Interesting that you say that. I'm noticing extra stress on my hands and forearms, but never thought about the grips. I've moved to an entirely new bike, so I'm assuming it is a larger setup issue.

Not sure if the grips could really cause that. (?)


----------



## dledinger (Nov 29, 2014)

I put a pair on my wife's bike and she loves them. I had trouble getting the double sided tape to stick to the bars (next carbon bars). I think this was mostly due to the humidity...it was a wet morning when I put them on. The first one went on smooth but the tape slide underneath and left a wrinkle that was felt through the grip. The second one the tape wouldn't stick at all. I ended up using some double sided tape that I had in the garage. I can't remember what the tape was for, but it was SUPER sticky and probably the thickness of saran wrap. The grips went on hard even soaked in windex, but boy are they ever on there. With the tape I used it was definitely a one shot deal. No chance they'll rotate any time soon. I'll likely buy more for other bikes in the future.


----------



## bradoemba (Jun 18, 2004)

If anyone is shopping for these, The Clymb is blowing these out for $20 (vs the ridiculous normal price of $30).

Accessories & Tools | Cycle | The Clymb

Too bad I just bought a new pair two weeks ago.....


----------



## BikeIntelligencer (Jun 5, 2009)

Thanks for heads up. Limited selection but great price. Clymb site is a mess. List one size option in order bar, another in description. Which one are you getting? No clue.

Issue with colored grips is dirt. Washing gloves after ea ride helps but sweat seems to darken the veneer or material. Otherwise luv em!



bradoemba said:


> If anyone is shopping for these, The Clymb is blowing these out for $20 (vs the ridiculous normal price of $30).
> 
> Accessories & Tools | Cycle | The Clymb
> 
> Too bad I just bought a new pair two weeks ago.....


----------



## Eric Malcolm (Dec 18, 2011)

I have 2 bikes with this grip - love them and have had no set-up problems or colour fade on my blue pair. They are comfortable and I feel they are much better than the tacky ODI lock-on's that they replaced. The ODI's seemed to dissolve in my hands and I would come away a coating of sticky goo on my hands that transferred to anything I touched. The Lizard Skins do not do this.

Eric


----------



## phlegm (Jul 13, 2006)

I'm really pleased with them too - just one season on them (with less riding than usual), but they still look great. I think the key difference for me is that the rubberized coating on top of the foam seems to protect against tearing.


----------



## brentos (May 19, 2006)

I'm pretty pleased with them. I usually ride the ESI small diameter, and ride the large diameter in these. I thought the ESI Chunky was too soft and made my hands and forearms fatigue. The hardness of these seem just right, and they are light. I don't like the tape process (it's a bit finicky the first time), and they lose a lot of there tackiness with use, becoming quite slippery.


----------



## phlegm (Jul 13, 2006)

In another thread, I think it was LeDuke or Rangeriderdave, said the tape under his grips turned to mush pretty fast from sweat.

Data under study

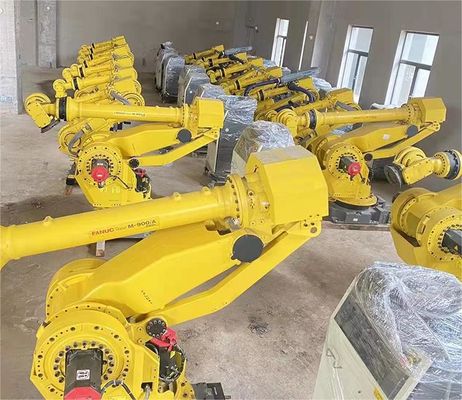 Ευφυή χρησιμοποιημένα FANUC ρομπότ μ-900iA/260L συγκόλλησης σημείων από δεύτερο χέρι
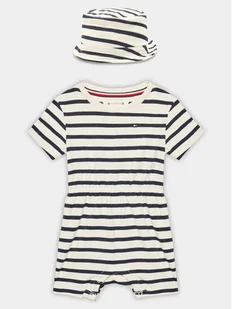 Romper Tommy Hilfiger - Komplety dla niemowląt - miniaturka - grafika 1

* * *

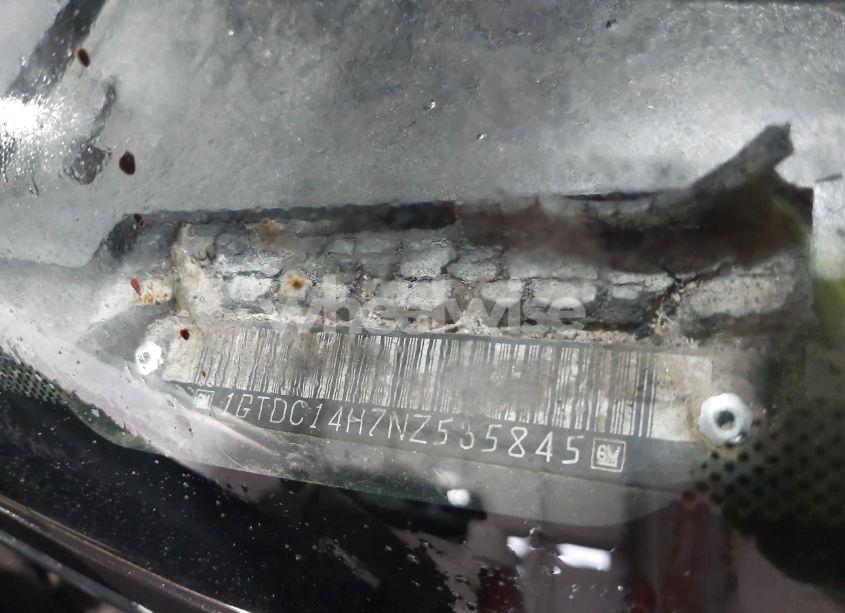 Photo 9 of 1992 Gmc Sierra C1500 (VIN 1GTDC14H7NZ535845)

Instructions to follow
Using the grips thread, say whether each statement agrees with it, and back each yes or no with the deciding words quoted from the thread. (a) The Clymb was selling the grips for $20 against a normal price of $30. (b) Eric Malcolm reports color fade on his blue pair. (c) brentos found the ESI Chunky too hard. None of the lines are needed for this.

Solution below
(a) Yes: "The Clymb is blowing these out for $20 (vs the ridiculous normal price of $30)."
(b) No: "have had no set-up problems or colour fade on my blue pair"
(c) No: "I thought the ESI Chunky was too soft"